Wer einen Spitzfuß hat, kann den Fuß beim Gehen nicht vollständig auf den Boden aufsetzen. Genauer gesagt ist bei der Spitzfußstellung die Ferse hochgestellt, sodass der Fuß den Boden nur mit dem Fußballen berührt. Aus dieser fehlerhaften Fußstellung ergeben sich Probleme beim Gehen und – wenn sie länger besteht – für das Skelettsystem.

Dieser Text entspricht den Vorgaben der ärztlichen Fachliteratur, medizinischen Leitlinien sowie aktuellen Studien und wurde von Medizinern geprüft.

Spitzfuß: Wenn die Ferse hochgestellt ist

In der Medizin nennt man einen Spitzfuß auch Pes equinus, was übersetzt so viel bedeutet wie "Pferdefuß". Der Grund: Die meisten vierfüßigen Tiere (auch das Pferd) setzen den Fuß nicht mit der ganzen Sohle auf.

Beim Menschen wirkt sich die Spitzfußstellung allerdings ungünstig aus:

  • Zum einen ruht die ganze Körperlast nur auf dem Vorderfuß, sodass kein stabiler Stand auf zwei Beinen möglich ist.
  • Zum anderen können die Betroffenen den Spitzfuß beim Gehen nicht abrollen, was zu Gangunsicherheiten führt.

Für einen Spitzfuß kommen verschiedene Ursachen infrage – denn der Spitzfuß kann sowohl angeboren als auch erworben sein.

Die angeborene Spitzfußstellung entsteht zum Beispiel durch eine Unterentwicklung der Unterschenkelknochen oder durch Zwangsfehlhaltungen im Mutterleib.

Meistens entwickeln sich Spitzfüße jedoch erst nach der GeburtGeburt infolge einer gestörten Nervenfunktion. Wenn zum Beispiel der Fußhebermuskel wesentlich "schlaffer" ist als der Fußstrecker, verkürzt sich der Wadenmuskel und zieht die Ferse nach oben. Auch eine übermäßige Muskelspannung in den Waden hat durch übersteigerten Streckreflex eine Spitzfußstellung zur Folge.

Bei Kleinkindern kann ein gewohnheitsmäßiger oder habitueller Spitzfuß in der Anfangsphase des Laufenlernes vorkommen, da sie in dieser Phase vorübergehend oft auf den Zehen gehen.

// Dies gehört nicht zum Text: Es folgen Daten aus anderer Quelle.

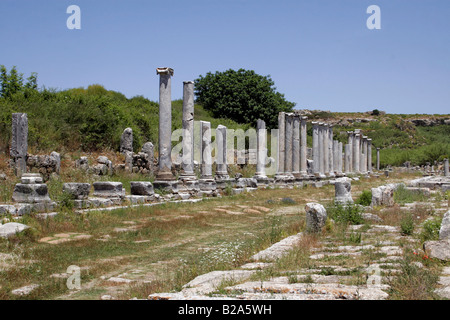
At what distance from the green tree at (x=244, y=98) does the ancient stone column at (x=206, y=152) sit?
2360cm

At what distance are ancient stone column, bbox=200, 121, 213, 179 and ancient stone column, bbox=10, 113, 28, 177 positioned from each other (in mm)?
6945

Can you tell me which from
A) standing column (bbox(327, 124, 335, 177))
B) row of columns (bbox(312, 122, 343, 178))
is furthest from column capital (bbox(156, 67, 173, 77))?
standing column (bbox(327, 124, 335, 177))

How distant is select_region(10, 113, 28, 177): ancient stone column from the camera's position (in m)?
17.8

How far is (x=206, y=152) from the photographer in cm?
2036

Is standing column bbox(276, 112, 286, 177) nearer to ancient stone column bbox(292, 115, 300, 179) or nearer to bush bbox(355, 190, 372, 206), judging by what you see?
ancient stone column bbox(292, 115, 300, 179)

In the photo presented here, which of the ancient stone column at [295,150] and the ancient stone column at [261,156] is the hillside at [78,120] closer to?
the ancient stone column at [261,156]

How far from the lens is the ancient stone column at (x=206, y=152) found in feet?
64.7

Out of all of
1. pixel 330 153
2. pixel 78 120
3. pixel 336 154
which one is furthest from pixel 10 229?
pixel 336 154

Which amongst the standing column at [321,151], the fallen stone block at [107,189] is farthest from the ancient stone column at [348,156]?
the fallen stone block at [107,189]

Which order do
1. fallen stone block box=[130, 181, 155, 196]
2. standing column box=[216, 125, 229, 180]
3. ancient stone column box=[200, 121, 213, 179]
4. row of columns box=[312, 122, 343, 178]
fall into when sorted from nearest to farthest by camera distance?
fallen stone block box=[130, 181, 155, 196] → ancient stone column box=[200, 121, 213, 179] → standing column box=[216, 125, 229, 180] → row of columns box=[312, 122, 343, 178]

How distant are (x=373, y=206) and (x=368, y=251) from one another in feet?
23.8

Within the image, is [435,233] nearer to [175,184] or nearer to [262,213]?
[262,213]

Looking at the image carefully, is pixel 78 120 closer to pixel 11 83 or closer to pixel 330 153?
pixel 11 83
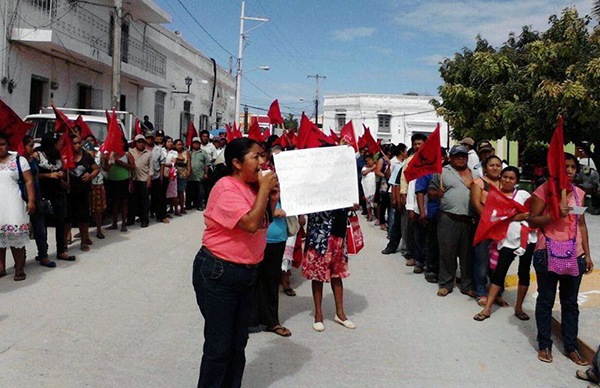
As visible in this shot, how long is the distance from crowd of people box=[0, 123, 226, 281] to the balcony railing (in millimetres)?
6926

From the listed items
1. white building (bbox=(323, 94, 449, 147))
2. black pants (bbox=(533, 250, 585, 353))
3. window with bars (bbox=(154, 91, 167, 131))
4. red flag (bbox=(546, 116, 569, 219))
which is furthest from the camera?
white building (bbox=(323, 94, 449, 147))

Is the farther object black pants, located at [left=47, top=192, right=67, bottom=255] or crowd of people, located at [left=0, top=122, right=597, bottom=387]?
black pants, located at [left=47, top=192, right=67, bottom=255]

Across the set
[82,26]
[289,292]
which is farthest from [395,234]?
[82,26]

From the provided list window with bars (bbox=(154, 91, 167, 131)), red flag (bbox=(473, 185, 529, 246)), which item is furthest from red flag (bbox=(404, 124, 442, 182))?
window with bars (bbox=(154, 91, 167, 131))

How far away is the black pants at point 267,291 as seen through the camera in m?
5.04

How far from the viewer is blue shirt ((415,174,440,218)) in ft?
22.8

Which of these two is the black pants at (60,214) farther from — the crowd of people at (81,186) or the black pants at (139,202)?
the black pants at (139,202)

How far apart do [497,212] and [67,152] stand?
5928 mm

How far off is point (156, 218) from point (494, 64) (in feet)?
41.2

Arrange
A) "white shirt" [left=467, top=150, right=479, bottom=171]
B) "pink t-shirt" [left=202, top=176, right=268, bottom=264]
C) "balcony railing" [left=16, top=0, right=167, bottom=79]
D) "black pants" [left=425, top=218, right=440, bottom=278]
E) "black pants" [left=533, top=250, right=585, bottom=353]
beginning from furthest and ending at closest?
"balcony railing" [left=16, top=0, right=167, bottom=79]
"white shirt" [left=467, top=150, right=479, bottom=171]
"black pants" [left=425, top=218, right=440, bottom=278]
"black pants" [left=533, top=250, right=585, bottom=353]
"pink t-shirt" [left=202, top=176, right=268, bottom=264]

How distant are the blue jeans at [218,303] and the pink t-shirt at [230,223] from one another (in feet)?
0.19

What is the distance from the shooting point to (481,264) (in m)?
6.27

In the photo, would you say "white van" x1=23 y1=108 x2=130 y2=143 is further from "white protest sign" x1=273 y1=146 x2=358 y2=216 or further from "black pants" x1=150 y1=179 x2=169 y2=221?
"white protest sign" x1=273 y1=146 x2=358 y2=216

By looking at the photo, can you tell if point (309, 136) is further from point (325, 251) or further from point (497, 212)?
point (497, 212)
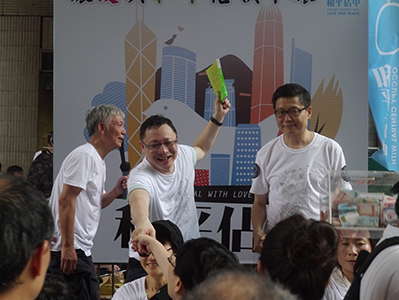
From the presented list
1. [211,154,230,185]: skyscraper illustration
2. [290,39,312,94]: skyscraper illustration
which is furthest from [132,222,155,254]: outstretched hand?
[290,39,312,94]: skyscraper illustration

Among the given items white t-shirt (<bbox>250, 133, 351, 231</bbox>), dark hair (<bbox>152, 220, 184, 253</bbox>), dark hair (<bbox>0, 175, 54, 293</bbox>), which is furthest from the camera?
white t-shirt (<bbox>250, 133, 351, 231</bbox>)

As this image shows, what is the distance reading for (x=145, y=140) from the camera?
297 centimetres

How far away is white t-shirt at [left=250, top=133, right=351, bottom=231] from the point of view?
3023 mm

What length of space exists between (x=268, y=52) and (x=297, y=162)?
152 centimetres

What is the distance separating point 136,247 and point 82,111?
227 centimetres

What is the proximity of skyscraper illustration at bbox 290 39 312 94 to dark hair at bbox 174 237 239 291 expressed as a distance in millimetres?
2738

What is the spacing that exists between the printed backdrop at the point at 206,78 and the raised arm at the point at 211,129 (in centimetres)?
65

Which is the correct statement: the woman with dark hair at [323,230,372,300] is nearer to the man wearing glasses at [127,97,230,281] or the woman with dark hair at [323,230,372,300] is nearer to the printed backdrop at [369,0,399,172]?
the man wearing glasses at [127,97,230,281]

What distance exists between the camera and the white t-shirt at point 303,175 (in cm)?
302

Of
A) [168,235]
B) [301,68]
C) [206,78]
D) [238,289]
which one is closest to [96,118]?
[168,235]

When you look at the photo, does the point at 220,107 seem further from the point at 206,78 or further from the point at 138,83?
the point at 138,83

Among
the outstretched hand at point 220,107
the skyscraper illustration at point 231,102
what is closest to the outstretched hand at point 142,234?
the outstretched hand at point 220,107

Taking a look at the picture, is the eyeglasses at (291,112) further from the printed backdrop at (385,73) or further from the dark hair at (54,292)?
the dark hair at (54,292)

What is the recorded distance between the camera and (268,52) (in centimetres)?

Der Arzt erkennt einen Spitzfuß anhand des typischen Erscheinungsbilds der Fußfehlstellung: Der Fußballen berührt den Boden, die Ferse ist hochgestellt. Bei der Untersuchung fällt besonders der typische Steppergang auf, ausgelöst durch das fehlende Abrollen des Fußes. Um jedoch die genauen Ursachen der Fußfehlstellung abzuklären, sind häufig sind weitere Untersuchungen nötig – zum Beispiel die Elektromyographie.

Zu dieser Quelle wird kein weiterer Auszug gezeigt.